All development and changes to a product comes associated with risk. The risk of building the wrong thing, the risk of building features that does not speak to the users, the risk of introducing bugs. The list goes on and on!
Even worse is that the risk increases over time. The longer the work, the bigger the risks becomes - Unless you have good and effective routines for continuous feedback. Without feedback-loops you will continuously build your product on assumptions that leads to new assumptions. This leads to an ever-increasing risk of failure.
By working strategically with feedback-loops you can decrease the risk of failure dramatically while at the same time increase product quality and user-satisfaction.
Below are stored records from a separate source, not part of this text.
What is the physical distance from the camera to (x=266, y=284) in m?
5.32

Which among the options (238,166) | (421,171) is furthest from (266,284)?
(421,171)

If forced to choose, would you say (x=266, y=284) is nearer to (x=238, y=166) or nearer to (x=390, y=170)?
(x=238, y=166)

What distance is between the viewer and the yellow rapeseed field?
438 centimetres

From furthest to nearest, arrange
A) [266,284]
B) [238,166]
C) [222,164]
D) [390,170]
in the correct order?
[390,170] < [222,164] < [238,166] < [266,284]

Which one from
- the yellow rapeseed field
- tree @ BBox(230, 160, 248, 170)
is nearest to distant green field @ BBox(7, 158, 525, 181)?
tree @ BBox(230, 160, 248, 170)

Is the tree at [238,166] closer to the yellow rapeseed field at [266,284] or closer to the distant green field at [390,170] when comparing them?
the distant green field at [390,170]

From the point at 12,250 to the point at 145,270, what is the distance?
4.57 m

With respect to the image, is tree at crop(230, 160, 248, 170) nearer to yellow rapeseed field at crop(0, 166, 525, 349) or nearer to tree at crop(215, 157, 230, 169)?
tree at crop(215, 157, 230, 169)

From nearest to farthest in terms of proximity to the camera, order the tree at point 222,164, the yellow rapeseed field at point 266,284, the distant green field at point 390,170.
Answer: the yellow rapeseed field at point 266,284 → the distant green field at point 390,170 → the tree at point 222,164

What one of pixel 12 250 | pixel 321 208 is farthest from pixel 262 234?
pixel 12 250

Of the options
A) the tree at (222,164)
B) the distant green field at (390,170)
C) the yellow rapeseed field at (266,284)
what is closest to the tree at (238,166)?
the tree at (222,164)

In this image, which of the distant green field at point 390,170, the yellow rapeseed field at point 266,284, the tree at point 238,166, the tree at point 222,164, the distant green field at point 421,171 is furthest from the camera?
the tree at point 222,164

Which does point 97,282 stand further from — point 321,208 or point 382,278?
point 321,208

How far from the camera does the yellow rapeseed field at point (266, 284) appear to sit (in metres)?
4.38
This is why feedback-loops has become such a crucial part of product development in today’s popular agile methodologies and principles such as Scrum, Kanban and Lean.
If you have an iterative process around receiving and reviewing valuable, insightful feedback you will directly decrease the risk by validating or invalidating your assumptions.
First, we need to understand which feedback-loops that comes to play during our work. A simple example could be the feedback you get when writing code in an editor. As soon as you stop typing, the editor will let you know if you misspelled a variable or function name. Another feedback-loop could also start from the point you have built a new version of your product until the time when users are able to try the new features out and give you opinions on how well its suites their needs.
Depending on what type of feedback you are searching for you can expect differences in its quality. Some feedback may be definite, other might be harder to analyze and understand. If we have good quality, we can expect a greater risk reduction than if the feedback is more uncertain. E.g. Have you successfully identified a representative segment of users to provide feedback? Are the tools you are using reliable and accurate? This is why you see an increased risk over time even though you get feedback in the illustrated chart. If the quality of the feedback is very good you don’t necessarily need to see that increase over time.
When you have a clear understanding of which feedback-loops that comes into play you can start to roughly list how long each feedback-loop cycle is. For example; misspelled variable names in code will give you feedback in a second. End-user feedback will have a longer feedback-loop cycle. Hopefully no less than every sprint. With feedback-loops and their cycle time clearly listed and visualized you will bring awareness of the loops and possibly their weaknesses.
Imagine what it would be like if you did not get immediate corrections of misspelled variable and function names! Most probably you would continue until compilation and by then it could possibly be a little bit harder and more cumbersome to understand and correct the issue which consumes valuable time. You will be surprised how often this holds true for other types of less trivial productive feedback-loops!
The longer the feedback-loop the bigger the risk. A good practice is to always strive to shorten the feedback-loop cycle to become as short as possible or as short as convenient for minimizing the risks associated with the change.
To spot weaknesses in an area of your product development it could be an eye-opener to also categorize your identified feedback-loops. Some of them might relate closer to engineering practices that will help you increase the quality of the product while other relates more to processes, progress, team building and well-being, insights in market demand etc.
Here are a few examples of some of the feedback loops that comes into play when developing a software product, and you can probably see room for improvement when looking at this chart.
What feedback-loops could you improve and shorten in your work? Would shorten those loops lead to a better product delivered by your organization? Hope you found this interesting and inspiring!